Out-Law News | 29 Jan 2020 | 11:27 am | 1 min. read
Iran announced earlier this month that it would no longer comply with restrictions on the number of nuclear centrifuges in use for uranium enrichment and other "enrichment-related matters" set out in the 2016 Joint Comprehensive Plan of Action (JCPoA, or 'Iran deal'). The European parties to the JCPoA, known as the E3, have decided to trigger the agreement's dispute resolution mechanism in response, although they have reiterated their commitment to preserving the JCPoA.
The EU lifted the majority of its economic and trade sanctions against Iran in early 2016 following the entry into force of the JCPoA, including wide-ranging EU sanctions relevant to the oil and gas sector.
The end result of this process could be the reintroduction of the UN and EU sanctions lifted in 2016, although it is too early to say if that is a realistic outcome.
Stacy Keen, an expert in export controls and international sanctions at Pinsent Masons, the law firm behind Out-Law, said: "The joint statement by the foreign ministers of the E3 is explicit that the decision is not intended to implement 'maximum pressure' against Iran but to bring Iran back into full compliance with the JCPoA".
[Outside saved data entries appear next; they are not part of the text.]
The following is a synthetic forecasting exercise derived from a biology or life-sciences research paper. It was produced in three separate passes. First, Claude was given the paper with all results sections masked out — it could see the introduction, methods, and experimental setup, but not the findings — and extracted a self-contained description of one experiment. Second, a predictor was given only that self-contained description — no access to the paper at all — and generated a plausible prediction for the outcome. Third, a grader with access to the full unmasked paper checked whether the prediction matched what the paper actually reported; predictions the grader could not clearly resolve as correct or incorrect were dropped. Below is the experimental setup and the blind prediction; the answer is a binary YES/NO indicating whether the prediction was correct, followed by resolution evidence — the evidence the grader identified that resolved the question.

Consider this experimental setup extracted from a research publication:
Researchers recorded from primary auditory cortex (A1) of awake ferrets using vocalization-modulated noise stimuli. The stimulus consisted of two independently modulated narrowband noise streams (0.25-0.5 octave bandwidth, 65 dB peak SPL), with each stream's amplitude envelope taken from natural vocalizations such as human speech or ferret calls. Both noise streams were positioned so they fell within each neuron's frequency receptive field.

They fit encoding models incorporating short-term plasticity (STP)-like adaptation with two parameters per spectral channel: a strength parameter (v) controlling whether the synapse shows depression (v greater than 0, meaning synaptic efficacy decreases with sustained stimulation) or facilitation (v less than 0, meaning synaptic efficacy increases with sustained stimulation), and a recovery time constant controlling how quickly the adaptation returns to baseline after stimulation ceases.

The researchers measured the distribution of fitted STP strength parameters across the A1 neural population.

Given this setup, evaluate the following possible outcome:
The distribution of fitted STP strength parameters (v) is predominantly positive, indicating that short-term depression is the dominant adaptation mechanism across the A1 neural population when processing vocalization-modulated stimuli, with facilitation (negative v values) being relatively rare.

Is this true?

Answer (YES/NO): YES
"The next step is for the matter to be referred to a joint commission comprised of the E3, Russia, China and Iran. If there is no resolution, the matter may progress further to be dealt with at the ministerial level before going to an advisory board for a non-binding decision. If there is no resolution and the E3 believe it to 'constitute significant non-performance' of JCPoA commitments, the matter could be referred to the UN Security Council" she said.
"The end result of this process could be the reintroduction of the UN and EU sanctions lifted in 2016, although it is too early to say if that is a realistic outcome," she said.
The triggering of the dispute mechanism by the E3 coincides with the introduction by the US of new sanctions against the construction, mining, manufacturing and textiles sectors of the Iranian economy. The US, which was one of the original signatories to the JCPoA, withdrew from the commitment and began reimposing its own sanctions in May 2018.
The E3, in a joint statement, said that they had "worked hard to address Iran's concerns and bring it back into compliance with its commitments under the nuclear agreement", including by leading on diplomatic efforts to encourage further negotiations between the US and Iran. They said that they were now forced to act as the actions of Iran are "inconsistent with the provisions of the nuclear agreement and have increasingly severe and non-reversible proliferation implications".
"We do this in good faith with the overarching objective of preserving the JCPoA and in the sincere hope of finding a way forward to resolve the impasse through constructive diplomatic dialogue, while preserving the agreement and remaining within its framework," they said.